■ Exercises
[1] Answer these questions from the news transcript:
(a) From which city is CNN NEWSROOM broadcast live?
(b) Whom does the House Intel Committee plan to interview?
(c) What does a top Democrat in the U.S. Senate confirm about President Trump?
[2] Please duplicate the news transcript from "VAUSE: Well a" up to and including "I'm John Vause.".
[3] Translate this sentence from the news transcript into Spanish: "Sources tell CNN the House Intel Committee plans to interview Susan Rice, former President Obama's national security adviser."

RUGGIERO: Well I think, I mean that's the question on whether this regime is ready to give up its nuclear weapons for ram. But I think there's a chance that this action could snowball in a positive way and get Chinese banks acting against North Korea before the Chinese leadership is ready to do that.
NEWTON: Yes, and we shall see in the coming months and I'm sure that the Treasury Department has other moves in their back pocket, that their waiting use if they get the green light. Anthony thanks so much really appreciate it.
RUGGIERO: Thank you.
VAUSE: Well a top Democrat in the U.S. Senate confirms President Trump is being investigated for possible obstruction of justice, details next here on NEWSROOM L.A..
NEWTON: Plus, we'll see what's behind Secretary of State Rex Tillerson's tiff with the White House.
[01:30:25] JOHN VAUSE, CNN ANCHOR: Thank you for staying with us, everybody. You're watching CNN NEWSROOM, live from Los Angeles. I'm John Vause.
PAUAL NEWTON, CNN ANCHOR: And I'm Paula Newton.
The headlines this hour.
VAUSE: And new developments into the Russian involvement in last year's U.S. elections. Sources tell CNN the House Intel Committee plans to interview Susan Rice, former President Obama's national security adviser.

■ Information provided
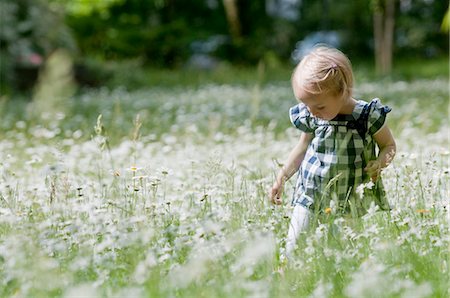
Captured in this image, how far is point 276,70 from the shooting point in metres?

==

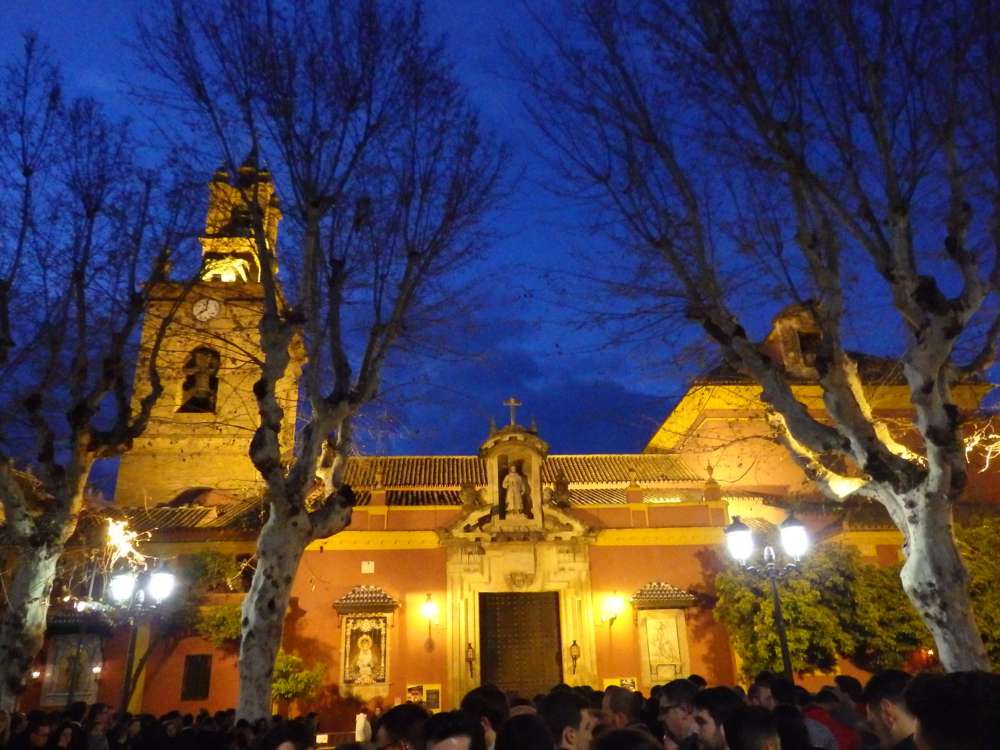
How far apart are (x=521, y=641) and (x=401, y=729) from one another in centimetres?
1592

---

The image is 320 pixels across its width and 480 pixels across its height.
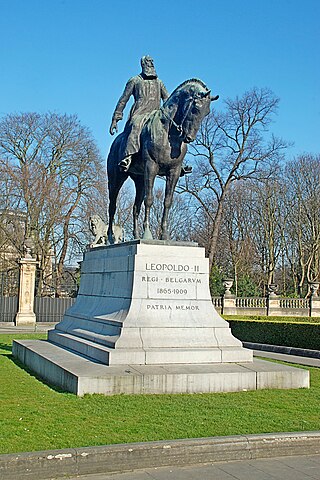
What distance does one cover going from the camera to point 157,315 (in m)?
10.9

■ Answers
[1]
(a) Los Angeles.
(b) Susan Rice, former President Obama's national security adviser.
(c) That he is being investigated for possible obstruction of justice.

[2]
VAUSE: Well a top Democrat in the U.S. Senate confirms President Trump is being investigated for possible obstruction of justice, details next here on NEWSROOM L.A..
NEWTON: Plus, we'll see what's behind Secretary of State Rex Tillerson's tiff with the White House.
[01:30:25] JOHN VAUSE, CNN ANCHOR: Thank you for staying with us, everybody. You're watching CNN NEWSROOM, live from Los Angeles. I'm John Vause.

[3] Fuentes le dicen a CNN que el Comité de Inteligencia de la Cámara de Representantes planea entrevistar a Susan Rice, asesora de seguridad nacional del expresidente Obama.